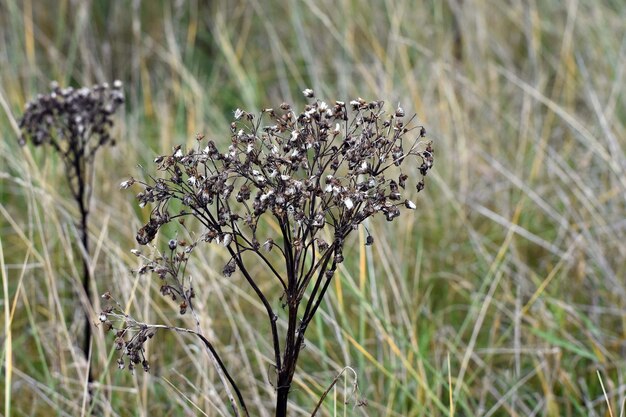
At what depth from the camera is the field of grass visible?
3.16 meters

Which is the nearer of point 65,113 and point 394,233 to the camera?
point 65,113

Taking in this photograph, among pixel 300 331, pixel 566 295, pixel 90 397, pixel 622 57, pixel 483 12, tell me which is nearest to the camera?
pixel 300 331

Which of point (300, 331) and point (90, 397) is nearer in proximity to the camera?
point (300, 331)

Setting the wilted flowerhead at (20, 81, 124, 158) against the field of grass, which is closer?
the wilted flowerhead at (20, 81, 124, 158)

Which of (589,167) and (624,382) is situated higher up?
(589,167)

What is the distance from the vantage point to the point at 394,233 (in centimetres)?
416

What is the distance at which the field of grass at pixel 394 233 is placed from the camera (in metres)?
3.16

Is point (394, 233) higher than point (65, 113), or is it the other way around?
point (65, 113)

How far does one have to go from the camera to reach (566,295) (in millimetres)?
3814

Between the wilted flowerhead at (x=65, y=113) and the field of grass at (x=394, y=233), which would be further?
the field of grass at (x=394, y=233)

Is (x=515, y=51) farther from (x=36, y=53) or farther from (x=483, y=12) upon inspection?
(x=36, y=53)

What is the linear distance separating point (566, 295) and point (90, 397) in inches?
82.1

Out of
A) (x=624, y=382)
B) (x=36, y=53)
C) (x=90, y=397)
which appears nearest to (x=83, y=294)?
(x=90, y=397)

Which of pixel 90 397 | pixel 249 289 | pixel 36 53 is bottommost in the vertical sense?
pixel 90 397
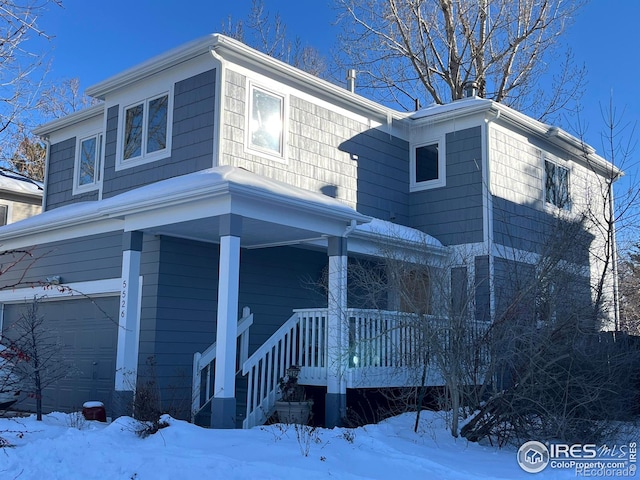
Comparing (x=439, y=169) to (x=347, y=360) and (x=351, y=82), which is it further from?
(x=347, y=360)

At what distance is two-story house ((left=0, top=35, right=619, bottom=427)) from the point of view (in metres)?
9.49

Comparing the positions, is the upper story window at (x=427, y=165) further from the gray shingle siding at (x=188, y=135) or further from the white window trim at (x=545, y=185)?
the gray shingle siding at (x=188, y=135)

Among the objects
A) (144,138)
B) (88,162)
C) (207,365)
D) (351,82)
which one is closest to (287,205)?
(207,365)

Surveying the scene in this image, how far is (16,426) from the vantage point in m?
8.79

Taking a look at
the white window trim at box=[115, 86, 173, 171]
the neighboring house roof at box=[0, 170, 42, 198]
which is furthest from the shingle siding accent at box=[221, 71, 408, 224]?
the neighboring house roof at box=[0, 170, 42, 198]

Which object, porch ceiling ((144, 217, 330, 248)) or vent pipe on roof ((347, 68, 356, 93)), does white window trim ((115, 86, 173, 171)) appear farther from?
vent pipe on roof ((347, 68, 356, 93))

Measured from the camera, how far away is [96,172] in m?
13.7

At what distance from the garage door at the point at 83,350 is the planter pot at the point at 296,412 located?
10.4 ft

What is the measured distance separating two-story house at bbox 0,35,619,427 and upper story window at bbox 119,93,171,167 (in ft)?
0.13

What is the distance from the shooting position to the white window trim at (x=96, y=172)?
13.6 meters

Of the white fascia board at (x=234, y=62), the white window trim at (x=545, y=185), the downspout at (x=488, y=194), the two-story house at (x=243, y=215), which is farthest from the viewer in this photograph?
the white window trim at (x=545, y=185)

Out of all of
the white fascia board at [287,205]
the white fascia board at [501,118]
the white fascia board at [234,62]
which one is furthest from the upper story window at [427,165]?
the white fascia board at [287,205]

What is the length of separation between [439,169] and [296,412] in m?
6.37

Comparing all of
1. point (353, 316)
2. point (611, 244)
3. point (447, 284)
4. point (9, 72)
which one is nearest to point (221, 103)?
point (9, 72)
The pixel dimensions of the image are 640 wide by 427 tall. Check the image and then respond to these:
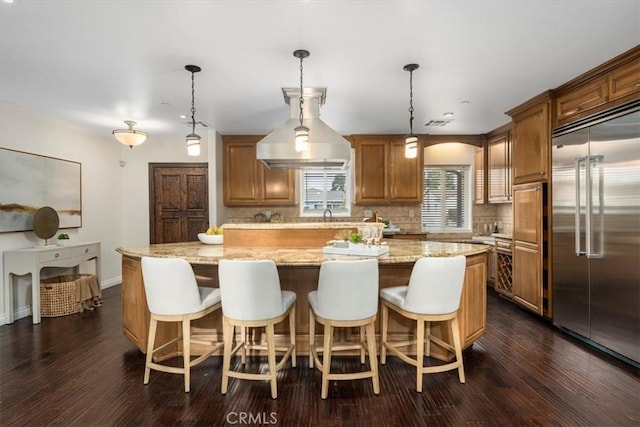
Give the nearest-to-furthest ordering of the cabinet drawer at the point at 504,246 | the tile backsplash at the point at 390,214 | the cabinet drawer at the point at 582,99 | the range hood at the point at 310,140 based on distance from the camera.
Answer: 1. the cabinet drawer at the point at 582,99
2. the range hood at the point at 310,140
3. the cabinet drawer at the point at 504,246
4. the tile backsplash at the point at 390,214

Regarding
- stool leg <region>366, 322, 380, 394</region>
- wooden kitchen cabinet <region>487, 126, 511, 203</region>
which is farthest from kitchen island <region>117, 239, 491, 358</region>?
wooden kitchen cabinet <region>487, 126, 511, 203</region>

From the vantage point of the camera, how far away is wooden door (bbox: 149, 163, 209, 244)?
6.01 metres

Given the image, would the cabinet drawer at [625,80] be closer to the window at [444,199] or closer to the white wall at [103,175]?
the window at [444,199]

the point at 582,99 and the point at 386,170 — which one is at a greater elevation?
the point at 582,99

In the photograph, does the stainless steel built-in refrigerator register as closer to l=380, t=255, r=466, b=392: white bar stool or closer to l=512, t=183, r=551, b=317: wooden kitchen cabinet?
l=512, t=183, r=551, b=317: wooden kitchen cabinet

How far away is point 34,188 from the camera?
13.9 feet

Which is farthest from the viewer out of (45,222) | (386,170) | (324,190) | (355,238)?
(324,190)

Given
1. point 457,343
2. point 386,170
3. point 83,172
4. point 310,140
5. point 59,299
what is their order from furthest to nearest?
point 386,170 < point 83,172 < point 59,299 < point 310,140 < point 457,343

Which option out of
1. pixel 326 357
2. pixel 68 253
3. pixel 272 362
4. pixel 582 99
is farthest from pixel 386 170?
pixel 68 253

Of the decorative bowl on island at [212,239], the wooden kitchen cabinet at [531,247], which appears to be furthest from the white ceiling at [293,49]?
the decorative bowl on island at [212,239]

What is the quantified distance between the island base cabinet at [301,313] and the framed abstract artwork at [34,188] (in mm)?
2150

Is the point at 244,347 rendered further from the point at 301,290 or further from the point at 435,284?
the point at 435,284

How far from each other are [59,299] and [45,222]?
0.99 metres

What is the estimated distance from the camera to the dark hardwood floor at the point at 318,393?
208cm
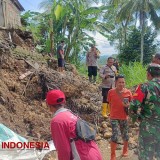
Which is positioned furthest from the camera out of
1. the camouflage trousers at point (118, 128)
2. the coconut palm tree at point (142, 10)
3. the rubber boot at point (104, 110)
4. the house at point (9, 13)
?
the coconut palm tree at point (142, 10)

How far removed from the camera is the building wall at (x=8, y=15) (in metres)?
12.4

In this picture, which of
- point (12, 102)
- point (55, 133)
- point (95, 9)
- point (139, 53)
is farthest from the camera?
point (139, 53)

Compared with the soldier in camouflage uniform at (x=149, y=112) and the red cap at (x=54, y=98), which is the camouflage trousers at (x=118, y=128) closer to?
the soldier in camouflage uniform at (x=149, y=112)

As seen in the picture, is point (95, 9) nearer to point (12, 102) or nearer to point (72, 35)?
point (72, 35)

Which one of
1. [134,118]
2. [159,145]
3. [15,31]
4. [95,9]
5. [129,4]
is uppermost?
[129,4]

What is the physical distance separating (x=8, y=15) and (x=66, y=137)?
11.6 metres

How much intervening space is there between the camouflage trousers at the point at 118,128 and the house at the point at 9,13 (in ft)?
26.9

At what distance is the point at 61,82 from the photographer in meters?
7.73

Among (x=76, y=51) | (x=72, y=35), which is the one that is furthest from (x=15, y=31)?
(x=76, y=51)

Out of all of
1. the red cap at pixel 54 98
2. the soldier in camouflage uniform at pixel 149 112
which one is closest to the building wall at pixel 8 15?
the soldier in camouflage uniform at pixel 149 112

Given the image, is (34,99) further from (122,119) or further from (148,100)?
(148,100)

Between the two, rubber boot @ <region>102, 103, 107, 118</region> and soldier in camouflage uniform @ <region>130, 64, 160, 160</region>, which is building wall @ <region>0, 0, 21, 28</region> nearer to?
rubber boot @ <region>102, 103, 107, 118</region>

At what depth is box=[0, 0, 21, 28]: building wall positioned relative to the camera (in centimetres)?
1235

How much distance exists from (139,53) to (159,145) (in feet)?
74.5
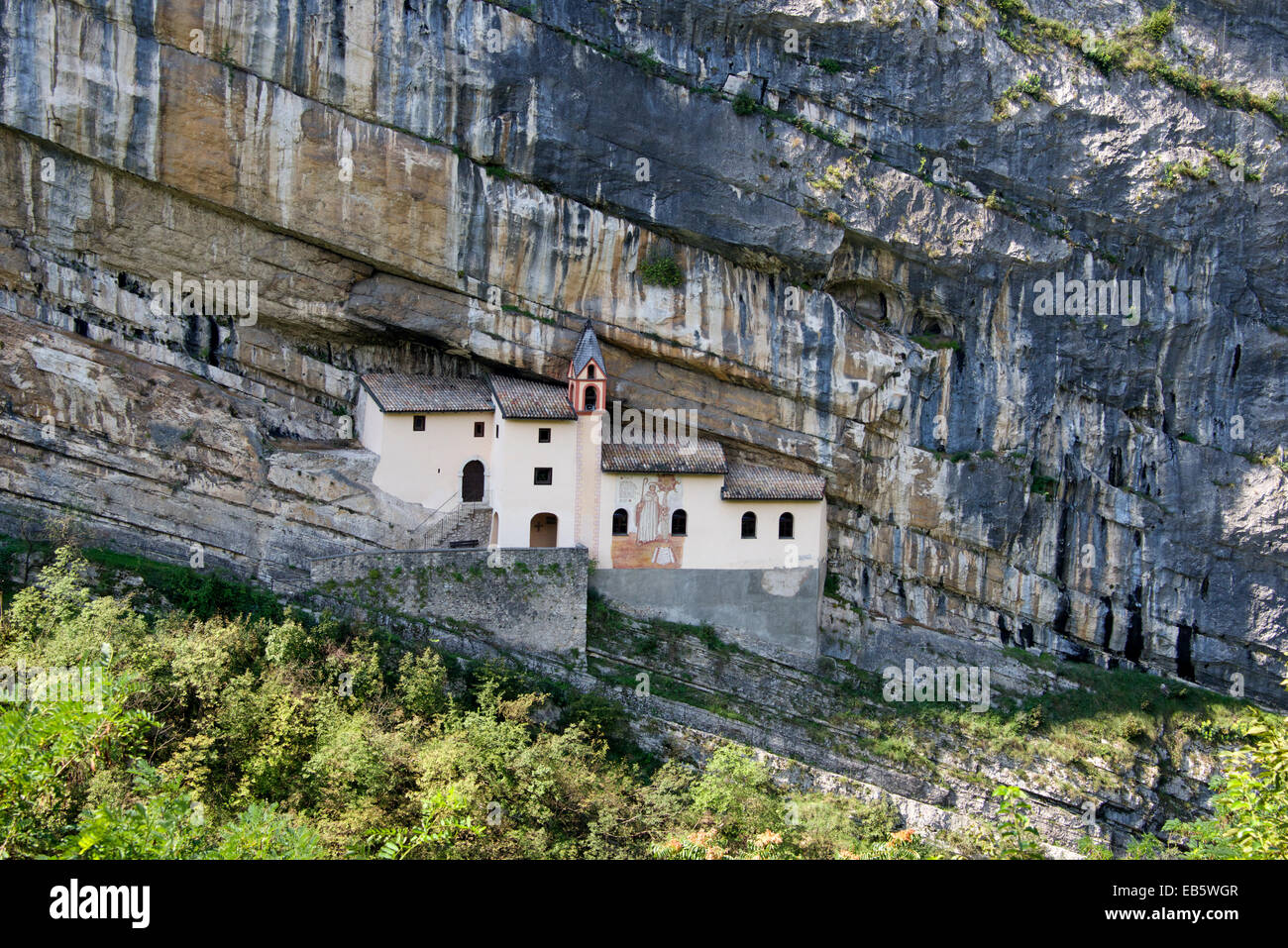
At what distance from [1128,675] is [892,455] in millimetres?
8963

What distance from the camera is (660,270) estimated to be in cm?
2827

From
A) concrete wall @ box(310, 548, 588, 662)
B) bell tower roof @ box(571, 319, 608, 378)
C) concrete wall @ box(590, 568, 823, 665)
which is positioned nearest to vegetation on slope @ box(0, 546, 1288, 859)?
concrete wall @ box(310, 548, 588, 662)

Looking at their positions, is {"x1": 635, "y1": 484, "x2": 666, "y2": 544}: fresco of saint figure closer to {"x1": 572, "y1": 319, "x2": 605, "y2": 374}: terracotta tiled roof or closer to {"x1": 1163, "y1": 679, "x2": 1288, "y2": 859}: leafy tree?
{"x1": 572, "y1": 319, "x2": 605, "y2": 374}: terracotta tiled roof

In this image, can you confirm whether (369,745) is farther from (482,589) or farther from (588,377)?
(588,377)

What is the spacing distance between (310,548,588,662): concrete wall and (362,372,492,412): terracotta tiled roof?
3.84m

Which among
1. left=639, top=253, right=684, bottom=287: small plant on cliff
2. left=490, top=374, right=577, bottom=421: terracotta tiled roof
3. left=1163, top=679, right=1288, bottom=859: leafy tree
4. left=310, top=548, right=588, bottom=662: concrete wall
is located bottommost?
left=1163, top=679, right=1288, bottom=859: leafy tree

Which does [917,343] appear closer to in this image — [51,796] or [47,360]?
[47,360]

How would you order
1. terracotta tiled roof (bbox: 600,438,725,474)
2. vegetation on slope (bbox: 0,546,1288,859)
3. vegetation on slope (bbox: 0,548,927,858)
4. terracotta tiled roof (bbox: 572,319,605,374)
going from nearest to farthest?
1. vegetation on slope (bbox: 0,546,1288,859)
2. vegetation on slope (bbox: 0,548,927,858)
3. terracotta tiled roof (bbox: 572,319,605,374)
4. terracotta tiled roof (bbox: 600,438,725,474)

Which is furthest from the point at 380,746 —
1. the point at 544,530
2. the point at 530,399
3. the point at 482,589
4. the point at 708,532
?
the point at 708,532

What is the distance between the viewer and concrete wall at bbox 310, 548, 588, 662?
2519 centimetres

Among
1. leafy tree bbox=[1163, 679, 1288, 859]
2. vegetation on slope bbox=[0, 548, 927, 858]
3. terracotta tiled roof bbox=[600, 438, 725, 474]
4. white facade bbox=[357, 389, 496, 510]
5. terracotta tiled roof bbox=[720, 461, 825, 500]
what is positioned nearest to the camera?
leafy tree bbox=[1163, 679, 1288, 859]

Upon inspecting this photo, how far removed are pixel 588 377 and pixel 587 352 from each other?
2.01ft

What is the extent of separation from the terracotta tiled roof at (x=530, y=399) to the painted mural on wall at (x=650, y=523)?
7.50 feet

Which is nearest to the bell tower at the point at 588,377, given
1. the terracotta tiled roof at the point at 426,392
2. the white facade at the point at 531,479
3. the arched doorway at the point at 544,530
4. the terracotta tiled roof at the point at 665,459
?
the white facade at the point at 531,479
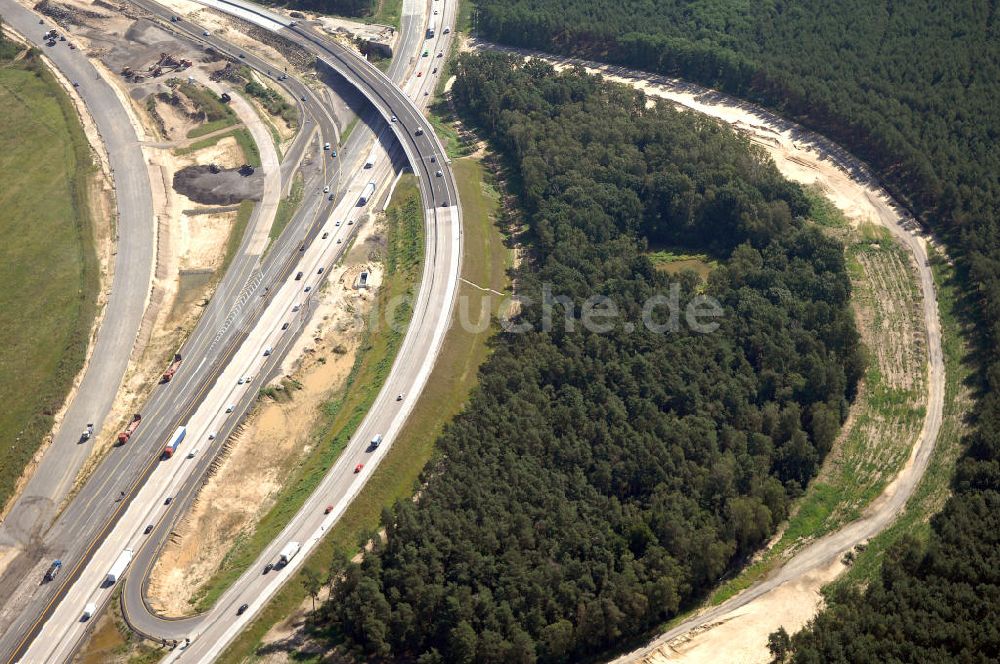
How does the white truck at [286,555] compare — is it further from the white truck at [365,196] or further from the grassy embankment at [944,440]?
the white truck at [365,196]

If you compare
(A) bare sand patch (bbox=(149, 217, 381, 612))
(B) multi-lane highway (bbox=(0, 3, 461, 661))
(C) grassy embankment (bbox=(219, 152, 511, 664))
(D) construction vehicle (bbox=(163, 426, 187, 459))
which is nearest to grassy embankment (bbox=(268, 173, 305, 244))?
(B) multi-lane highway (bbox=(0, 3, 461, 661))

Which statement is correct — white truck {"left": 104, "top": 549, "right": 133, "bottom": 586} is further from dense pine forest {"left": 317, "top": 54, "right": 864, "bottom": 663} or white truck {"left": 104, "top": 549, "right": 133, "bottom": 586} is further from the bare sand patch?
dense pine forest {"left": 317, "top": 54, "right": 864, "bottom": 663}

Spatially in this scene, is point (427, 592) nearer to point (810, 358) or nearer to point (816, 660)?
point (816, 660)

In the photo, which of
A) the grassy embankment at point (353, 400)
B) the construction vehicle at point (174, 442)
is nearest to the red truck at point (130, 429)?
the construction vehicle at point (174, 442)

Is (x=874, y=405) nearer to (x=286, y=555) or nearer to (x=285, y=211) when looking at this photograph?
(x=286, y=555)

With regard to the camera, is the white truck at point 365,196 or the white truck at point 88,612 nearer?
the white truck at point 88,612

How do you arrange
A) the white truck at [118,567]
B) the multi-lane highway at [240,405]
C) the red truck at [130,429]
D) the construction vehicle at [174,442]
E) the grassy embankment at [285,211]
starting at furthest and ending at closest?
the grassy embankment at [285,211] < the red truck at [130,429] < the construction vehicle at [174,442] < the white truck at [118,567] < the multi-lane highway at [240,405]

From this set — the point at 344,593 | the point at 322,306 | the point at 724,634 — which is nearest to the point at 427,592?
the point at 344,593

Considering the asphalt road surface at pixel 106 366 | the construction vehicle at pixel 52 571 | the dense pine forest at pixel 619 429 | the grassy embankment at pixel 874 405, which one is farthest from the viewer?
the grassy embankment at pixel 874 405
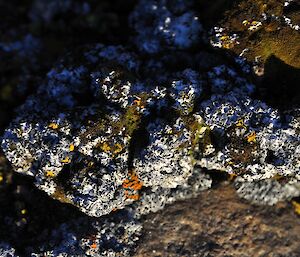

=-=-=-=-=

▸ Short task: Please pull out each line in the rows above that contains the word "shingle", and copy every such line in full.

▸ Complete response:
Comparing the positions, is the upper story window at (x=427, y=165) further from the gray shingle siding at (x=188, y=135) or further from the white window trim at (x=545, y=185)?
the gray shingle siding at (x=188, y=135)
which is furthest from the shingle siding accent at box=[221, 71, 408, 224]?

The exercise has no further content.